● TUJUAN TUGAS: Salin tanpa perubahan bagian teks tentang taawun di bawah, dari kata "Jakarta – Kehidupan" hingga kata "luhur ajaran Islam.", keduanya ikut disalin.

● TEKS HALAMAN:

===

Jakarta – Kehidupan manusia, sebagai makhluk sosial, tak lepas dari ketergantungan dan interaksi antar sesama. Rintangan dan kebutuhan hidup kerap menuntut bantuan dan kolaborasi. Islam, sebagai agama yang holistik, tak hanya mengatur hubungan manusia dengan Tuhan, namun juga menekankan pentingnya membangun relasi sosial yang harmonis dan saling menguntungkan. Konsep taawun, yang secara harfiah berarti saling menolong, menjadi pilar utama dalam membangun masyarakat yang adil, sejahtera, dan bermartabat. Pemahaman mendalam tentang taawun, meliputi definisi, landasan hukum, dan implementasinya dalam kehidupan sehari-hari, menjadi krusial untuk merealisasikan nilai-nilai luhur ajaran Islam.

===

● DATA TERSEDIA:
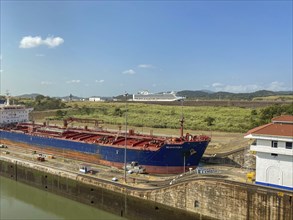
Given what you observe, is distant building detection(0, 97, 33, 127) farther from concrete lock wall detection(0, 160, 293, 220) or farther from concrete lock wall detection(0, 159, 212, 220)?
concrete lock wall detection(0, 160, 293, 220)

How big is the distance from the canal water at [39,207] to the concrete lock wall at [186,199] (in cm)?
66

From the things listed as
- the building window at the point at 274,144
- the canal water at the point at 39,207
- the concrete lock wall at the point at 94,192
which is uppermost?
the building window at the point at 274,144

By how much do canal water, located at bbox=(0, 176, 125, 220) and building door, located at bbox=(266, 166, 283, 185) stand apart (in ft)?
40.3

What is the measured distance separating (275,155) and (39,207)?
2229 centimetres

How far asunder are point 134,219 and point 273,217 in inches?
427

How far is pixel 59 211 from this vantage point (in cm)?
2902

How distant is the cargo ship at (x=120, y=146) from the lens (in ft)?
99.3

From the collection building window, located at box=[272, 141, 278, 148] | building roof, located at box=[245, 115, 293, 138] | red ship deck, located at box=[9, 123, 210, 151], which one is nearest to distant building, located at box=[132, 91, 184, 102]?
red ship deck, located at box=[9, 123, 210, 151]

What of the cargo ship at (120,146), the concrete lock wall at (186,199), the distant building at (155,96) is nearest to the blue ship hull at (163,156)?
the cargo ship at (120,146)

===

● JAWABAN TUGAS:
Jakarta – Kehidupan manusia, sebagai makhluk sosial, tak lepas dari ketergantungan dan interaksi antar sesama. Rintangan dan kebutuhan hidup kerap menuntut bantuan dan kolaborasi. Islam, sebagai agama yang holistik, tak hanya mengatur hubungan manusia dengan Tuhan, namun juga menekankan pentingnya membangun relasi sosial yang harmonis dan saling menguntungkan. Konsep taawun, yang secara harfiah berarti saling menolong, menjadi pilar utama dalam membangun masyarakat yang adil, sejahtera, dan bermartabat. Pemahaman mendalam tentang taawun, meliputi definisi, landasan hukum, dan implementasinya dalam kehidupan sehari-hari, menjadi krusial untuk merealisasikan nilai-nilai luhur ajaran Islam.